[Stated problem] Count the lines in the records below that contain the string "instances", with case significant. Give only the number.

[Material for the task]
%%
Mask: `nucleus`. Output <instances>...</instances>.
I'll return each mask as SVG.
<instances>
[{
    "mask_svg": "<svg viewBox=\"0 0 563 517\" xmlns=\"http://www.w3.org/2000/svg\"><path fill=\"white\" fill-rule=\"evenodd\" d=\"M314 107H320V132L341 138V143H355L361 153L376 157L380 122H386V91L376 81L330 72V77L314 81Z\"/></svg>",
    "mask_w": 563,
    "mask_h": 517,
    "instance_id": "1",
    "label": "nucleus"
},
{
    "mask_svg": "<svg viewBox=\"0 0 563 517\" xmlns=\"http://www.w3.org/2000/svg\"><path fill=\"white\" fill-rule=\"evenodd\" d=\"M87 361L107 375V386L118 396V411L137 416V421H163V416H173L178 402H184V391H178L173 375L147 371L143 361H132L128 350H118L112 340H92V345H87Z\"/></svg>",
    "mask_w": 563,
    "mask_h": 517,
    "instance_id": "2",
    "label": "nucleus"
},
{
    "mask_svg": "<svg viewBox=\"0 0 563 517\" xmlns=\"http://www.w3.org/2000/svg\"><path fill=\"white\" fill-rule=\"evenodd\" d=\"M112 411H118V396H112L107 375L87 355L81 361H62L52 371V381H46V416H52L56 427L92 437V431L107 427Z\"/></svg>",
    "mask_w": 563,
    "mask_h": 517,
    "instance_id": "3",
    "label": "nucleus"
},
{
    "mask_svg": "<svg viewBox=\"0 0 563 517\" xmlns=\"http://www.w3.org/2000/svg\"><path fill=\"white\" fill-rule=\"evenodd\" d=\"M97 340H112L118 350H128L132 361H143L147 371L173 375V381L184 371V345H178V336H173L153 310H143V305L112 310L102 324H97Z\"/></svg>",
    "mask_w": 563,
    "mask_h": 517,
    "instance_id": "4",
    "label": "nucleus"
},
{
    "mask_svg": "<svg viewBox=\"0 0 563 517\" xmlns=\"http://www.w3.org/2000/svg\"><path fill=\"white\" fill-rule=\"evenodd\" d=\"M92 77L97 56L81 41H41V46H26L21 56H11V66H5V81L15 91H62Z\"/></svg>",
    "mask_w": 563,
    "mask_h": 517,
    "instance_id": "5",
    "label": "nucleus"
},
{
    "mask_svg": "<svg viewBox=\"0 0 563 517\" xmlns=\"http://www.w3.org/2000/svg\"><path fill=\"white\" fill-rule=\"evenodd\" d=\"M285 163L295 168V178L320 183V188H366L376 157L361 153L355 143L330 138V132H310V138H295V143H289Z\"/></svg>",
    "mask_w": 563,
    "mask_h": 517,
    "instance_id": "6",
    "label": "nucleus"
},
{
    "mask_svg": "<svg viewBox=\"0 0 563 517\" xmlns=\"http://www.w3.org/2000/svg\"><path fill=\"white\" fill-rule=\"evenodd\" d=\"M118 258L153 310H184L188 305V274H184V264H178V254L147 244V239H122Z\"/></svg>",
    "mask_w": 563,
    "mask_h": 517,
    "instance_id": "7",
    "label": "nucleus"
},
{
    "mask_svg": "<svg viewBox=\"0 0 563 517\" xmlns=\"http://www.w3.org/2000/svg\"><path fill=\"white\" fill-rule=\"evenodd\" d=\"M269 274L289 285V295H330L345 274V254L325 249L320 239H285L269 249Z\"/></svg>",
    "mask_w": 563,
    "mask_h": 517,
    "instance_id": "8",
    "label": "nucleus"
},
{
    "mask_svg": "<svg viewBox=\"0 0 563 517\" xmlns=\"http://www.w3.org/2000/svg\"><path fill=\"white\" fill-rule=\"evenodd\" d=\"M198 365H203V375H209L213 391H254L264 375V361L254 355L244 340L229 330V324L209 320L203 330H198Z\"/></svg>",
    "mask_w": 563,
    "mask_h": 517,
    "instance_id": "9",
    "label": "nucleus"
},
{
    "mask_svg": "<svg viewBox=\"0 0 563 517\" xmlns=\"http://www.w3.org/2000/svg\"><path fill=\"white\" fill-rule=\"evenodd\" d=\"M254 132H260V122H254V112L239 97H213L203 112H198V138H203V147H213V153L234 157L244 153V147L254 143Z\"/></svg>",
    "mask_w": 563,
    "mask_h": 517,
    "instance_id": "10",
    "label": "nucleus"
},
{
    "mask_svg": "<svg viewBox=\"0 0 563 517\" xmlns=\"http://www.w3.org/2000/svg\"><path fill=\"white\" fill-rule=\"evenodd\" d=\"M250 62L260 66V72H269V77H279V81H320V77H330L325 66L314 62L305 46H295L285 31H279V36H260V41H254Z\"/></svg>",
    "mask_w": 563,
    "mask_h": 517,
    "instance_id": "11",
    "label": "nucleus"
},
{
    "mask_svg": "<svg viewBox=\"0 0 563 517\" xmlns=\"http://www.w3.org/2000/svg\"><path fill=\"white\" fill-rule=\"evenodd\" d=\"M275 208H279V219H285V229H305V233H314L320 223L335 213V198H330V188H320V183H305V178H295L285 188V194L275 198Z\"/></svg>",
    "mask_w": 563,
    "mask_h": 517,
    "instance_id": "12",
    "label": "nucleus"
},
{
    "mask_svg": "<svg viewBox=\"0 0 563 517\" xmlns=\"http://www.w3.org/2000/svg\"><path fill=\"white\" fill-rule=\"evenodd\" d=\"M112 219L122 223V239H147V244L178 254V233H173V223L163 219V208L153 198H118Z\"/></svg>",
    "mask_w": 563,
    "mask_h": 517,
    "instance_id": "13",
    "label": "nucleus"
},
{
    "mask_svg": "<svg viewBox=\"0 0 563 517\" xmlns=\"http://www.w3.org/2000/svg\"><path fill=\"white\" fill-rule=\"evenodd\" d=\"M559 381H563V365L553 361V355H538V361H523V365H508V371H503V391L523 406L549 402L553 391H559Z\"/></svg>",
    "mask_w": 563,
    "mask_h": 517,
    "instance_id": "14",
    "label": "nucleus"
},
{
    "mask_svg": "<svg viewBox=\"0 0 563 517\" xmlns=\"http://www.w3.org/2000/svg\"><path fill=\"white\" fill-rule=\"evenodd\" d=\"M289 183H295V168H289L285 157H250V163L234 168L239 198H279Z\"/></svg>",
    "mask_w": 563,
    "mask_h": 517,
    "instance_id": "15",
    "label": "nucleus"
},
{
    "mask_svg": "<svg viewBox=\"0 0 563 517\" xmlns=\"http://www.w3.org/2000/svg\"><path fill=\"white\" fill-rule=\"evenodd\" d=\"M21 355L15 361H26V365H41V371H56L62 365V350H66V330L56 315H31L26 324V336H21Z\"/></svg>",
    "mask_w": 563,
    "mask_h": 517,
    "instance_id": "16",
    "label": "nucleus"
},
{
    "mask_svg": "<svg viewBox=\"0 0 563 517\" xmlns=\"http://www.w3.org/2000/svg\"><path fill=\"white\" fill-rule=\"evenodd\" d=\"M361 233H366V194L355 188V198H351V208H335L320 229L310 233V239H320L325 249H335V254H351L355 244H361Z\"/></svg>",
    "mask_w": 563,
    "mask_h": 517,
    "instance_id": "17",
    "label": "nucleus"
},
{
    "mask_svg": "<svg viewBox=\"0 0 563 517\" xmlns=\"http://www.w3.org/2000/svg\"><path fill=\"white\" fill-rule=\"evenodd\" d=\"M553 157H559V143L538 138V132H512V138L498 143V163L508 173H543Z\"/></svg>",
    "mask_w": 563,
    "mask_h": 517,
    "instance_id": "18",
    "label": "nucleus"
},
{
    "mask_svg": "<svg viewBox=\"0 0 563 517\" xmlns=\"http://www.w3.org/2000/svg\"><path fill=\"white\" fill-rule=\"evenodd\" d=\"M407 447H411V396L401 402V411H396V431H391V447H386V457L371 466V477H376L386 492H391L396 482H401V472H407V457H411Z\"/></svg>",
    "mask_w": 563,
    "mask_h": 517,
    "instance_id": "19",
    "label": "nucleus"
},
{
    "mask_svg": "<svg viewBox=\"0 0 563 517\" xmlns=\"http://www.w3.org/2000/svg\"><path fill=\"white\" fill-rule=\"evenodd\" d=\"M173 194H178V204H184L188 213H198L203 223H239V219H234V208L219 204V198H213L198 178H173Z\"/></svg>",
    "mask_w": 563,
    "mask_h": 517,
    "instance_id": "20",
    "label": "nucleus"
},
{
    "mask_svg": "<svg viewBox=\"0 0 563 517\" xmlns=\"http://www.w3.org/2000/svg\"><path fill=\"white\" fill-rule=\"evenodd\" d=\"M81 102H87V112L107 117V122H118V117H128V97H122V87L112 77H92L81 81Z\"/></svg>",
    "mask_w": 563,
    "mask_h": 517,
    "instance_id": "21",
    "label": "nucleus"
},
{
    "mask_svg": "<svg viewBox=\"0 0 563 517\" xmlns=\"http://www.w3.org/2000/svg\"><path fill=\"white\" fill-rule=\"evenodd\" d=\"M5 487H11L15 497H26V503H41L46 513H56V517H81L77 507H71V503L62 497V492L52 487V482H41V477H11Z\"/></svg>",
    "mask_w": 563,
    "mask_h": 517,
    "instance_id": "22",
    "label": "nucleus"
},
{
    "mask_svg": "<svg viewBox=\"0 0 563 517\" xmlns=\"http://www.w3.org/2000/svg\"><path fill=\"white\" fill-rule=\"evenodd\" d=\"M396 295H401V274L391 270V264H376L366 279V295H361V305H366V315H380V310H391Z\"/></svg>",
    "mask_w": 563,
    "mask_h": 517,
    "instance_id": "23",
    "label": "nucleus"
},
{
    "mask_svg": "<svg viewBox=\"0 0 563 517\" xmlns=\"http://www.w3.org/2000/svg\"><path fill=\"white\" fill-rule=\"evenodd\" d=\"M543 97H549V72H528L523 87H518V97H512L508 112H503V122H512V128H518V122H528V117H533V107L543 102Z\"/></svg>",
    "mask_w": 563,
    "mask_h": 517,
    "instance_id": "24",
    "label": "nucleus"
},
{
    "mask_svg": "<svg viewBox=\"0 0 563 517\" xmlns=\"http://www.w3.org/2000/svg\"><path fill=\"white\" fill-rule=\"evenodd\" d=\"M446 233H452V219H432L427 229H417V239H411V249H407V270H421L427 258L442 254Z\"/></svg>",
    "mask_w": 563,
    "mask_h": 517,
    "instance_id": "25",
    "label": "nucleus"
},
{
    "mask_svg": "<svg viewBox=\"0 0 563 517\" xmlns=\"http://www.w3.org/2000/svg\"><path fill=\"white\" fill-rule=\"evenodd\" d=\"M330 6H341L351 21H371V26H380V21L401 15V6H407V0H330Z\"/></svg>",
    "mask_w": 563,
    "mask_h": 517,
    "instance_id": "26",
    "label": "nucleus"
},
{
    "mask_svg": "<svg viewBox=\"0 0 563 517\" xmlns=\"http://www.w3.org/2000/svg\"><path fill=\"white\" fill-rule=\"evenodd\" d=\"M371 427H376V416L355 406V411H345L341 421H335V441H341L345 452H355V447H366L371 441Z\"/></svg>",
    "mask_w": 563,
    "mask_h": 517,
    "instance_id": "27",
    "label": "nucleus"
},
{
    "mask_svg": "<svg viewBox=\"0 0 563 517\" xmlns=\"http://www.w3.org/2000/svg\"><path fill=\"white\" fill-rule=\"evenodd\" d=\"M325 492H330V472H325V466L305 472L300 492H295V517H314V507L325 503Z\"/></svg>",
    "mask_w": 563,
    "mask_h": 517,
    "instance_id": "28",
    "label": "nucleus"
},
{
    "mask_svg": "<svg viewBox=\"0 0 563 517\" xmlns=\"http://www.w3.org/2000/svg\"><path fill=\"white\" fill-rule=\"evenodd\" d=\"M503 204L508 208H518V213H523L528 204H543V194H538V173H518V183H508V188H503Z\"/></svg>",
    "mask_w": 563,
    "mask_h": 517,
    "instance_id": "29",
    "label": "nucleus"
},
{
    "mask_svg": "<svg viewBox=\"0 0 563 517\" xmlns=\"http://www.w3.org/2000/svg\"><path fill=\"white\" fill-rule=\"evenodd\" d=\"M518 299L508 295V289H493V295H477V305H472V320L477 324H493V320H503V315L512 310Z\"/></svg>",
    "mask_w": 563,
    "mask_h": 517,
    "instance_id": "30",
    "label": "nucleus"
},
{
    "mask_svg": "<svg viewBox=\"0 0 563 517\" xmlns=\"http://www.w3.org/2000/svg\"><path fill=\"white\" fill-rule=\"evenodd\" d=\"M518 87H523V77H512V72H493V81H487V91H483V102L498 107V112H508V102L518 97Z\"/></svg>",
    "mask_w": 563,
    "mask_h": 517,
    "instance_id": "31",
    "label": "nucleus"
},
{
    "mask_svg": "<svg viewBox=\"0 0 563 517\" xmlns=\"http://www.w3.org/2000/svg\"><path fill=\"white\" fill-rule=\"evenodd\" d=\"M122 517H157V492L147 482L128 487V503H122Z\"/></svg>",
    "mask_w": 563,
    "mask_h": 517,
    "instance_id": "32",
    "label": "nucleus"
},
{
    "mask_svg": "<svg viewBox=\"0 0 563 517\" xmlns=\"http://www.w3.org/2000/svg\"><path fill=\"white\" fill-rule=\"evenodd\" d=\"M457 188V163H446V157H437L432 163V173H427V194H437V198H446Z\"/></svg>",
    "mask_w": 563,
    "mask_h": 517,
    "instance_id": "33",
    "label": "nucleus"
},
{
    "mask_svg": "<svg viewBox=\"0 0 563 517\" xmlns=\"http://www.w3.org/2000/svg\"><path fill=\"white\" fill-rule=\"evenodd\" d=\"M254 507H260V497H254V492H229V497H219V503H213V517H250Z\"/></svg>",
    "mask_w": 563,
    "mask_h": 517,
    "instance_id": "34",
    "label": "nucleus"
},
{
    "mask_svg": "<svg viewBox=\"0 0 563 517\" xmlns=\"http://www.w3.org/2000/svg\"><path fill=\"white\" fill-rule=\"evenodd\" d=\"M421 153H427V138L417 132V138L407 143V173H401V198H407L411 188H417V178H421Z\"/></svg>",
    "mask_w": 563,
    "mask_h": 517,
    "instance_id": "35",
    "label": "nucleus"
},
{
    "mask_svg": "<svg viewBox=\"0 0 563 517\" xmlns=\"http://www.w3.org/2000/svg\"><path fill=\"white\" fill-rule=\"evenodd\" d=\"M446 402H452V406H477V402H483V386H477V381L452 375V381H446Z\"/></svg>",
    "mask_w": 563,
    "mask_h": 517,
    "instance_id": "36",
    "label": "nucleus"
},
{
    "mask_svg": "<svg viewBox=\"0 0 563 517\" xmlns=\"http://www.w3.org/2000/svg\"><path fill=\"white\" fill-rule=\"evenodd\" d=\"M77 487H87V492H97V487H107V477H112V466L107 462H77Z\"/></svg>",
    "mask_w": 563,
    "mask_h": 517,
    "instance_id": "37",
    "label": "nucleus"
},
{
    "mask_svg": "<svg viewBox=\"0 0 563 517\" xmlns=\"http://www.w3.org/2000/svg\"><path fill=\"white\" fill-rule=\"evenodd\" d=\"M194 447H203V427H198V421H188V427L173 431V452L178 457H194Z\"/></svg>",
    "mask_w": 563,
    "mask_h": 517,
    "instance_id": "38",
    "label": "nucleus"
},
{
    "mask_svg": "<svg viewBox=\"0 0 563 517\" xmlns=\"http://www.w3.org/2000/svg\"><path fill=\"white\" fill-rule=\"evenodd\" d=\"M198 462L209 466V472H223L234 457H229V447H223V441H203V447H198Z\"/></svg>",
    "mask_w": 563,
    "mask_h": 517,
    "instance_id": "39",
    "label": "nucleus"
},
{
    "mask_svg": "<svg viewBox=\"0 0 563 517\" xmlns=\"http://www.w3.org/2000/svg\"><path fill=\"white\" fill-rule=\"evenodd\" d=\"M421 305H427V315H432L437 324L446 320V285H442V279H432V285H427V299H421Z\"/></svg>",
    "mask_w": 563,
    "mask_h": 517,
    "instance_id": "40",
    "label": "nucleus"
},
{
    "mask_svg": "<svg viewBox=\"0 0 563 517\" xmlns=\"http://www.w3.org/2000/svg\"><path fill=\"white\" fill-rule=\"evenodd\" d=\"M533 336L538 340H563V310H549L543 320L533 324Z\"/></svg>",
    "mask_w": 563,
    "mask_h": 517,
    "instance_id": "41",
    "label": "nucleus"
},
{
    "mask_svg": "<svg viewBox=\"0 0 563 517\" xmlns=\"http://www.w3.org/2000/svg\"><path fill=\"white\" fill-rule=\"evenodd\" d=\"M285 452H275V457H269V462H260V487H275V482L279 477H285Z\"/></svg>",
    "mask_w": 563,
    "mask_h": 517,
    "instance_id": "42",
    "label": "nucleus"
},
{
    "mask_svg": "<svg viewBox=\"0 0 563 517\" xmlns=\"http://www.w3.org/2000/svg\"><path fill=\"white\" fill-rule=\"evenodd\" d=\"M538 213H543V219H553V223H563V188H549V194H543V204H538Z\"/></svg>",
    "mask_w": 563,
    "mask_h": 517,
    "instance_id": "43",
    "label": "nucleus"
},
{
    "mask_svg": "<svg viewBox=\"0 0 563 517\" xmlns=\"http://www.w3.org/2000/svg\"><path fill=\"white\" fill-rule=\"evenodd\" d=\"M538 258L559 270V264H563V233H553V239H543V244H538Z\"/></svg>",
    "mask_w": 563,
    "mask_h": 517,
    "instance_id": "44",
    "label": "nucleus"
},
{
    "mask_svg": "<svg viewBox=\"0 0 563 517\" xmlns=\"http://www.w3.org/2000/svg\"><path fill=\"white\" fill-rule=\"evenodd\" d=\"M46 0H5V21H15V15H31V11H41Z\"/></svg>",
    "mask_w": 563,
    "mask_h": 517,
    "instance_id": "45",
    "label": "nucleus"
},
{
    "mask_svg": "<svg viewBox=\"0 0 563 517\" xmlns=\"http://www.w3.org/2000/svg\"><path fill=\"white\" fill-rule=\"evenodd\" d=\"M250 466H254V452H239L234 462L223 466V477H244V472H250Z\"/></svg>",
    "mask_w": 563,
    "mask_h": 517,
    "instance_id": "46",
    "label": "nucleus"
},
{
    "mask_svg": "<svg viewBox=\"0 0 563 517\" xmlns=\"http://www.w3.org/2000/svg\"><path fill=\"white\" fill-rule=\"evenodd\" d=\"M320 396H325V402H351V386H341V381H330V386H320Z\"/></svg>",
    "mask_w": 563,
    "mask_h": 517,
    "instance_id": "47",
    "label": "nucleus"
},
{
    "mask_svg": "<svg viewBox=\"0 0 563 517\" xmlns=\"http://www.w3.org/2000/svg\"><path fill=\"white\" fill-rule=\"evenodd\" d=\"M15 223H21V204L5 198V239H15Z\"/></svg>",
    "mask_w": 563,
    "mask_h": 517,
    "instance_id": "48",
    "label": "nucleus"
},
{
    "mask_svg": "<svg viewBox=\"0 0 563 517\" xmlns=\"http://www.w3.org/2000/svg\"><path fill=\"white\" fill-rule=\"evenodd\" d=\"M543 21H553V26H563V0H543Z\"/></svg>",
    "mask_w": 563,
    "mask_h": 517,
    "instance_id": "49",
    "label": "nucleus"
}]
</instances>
%%
[Finished exercise] 3